◆ **TO DO**
From the records below, output exactly the lines starting at the line with "Two women working" and ending at the line with "Güzel Noel ışıklarının", both of them included, but no pictures.

◆ **INPUT MATERIAL**
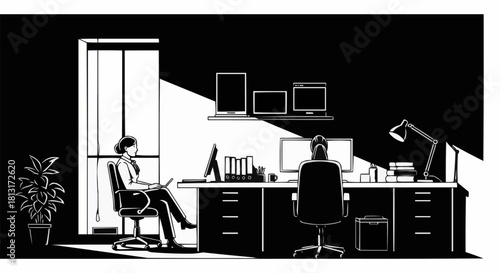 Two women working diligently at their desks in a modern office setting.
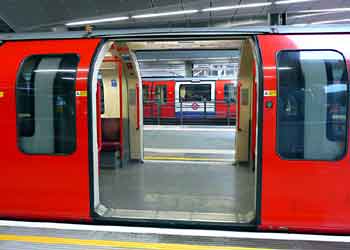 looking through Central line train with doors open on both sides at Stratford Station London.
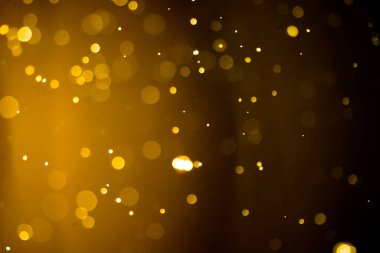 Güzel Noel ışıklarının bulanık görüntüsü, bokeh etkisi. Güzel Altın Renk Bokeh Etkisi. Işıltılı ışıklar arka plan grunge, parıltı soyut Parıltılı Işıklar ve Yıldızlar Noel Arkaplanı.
---
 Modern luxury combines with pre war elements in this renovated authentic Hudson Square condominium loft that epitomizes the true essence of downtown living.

◆ **RESPONSE BOX**
 Two women working diligently at their desks in a modern office setting.
 looking through Central line train with doors open on both sides at Stratford Station London.
 Güzel Noel ışıklarının bulanık görüntüsü, bokeh etkisi. Güzel Altın Renk Bokeh Etkisi. Işıltılı ışıklar arka plan grunge, parıltı soyut Parıltılı Işıklar ve Yıldızlar Noel Arkaplanı.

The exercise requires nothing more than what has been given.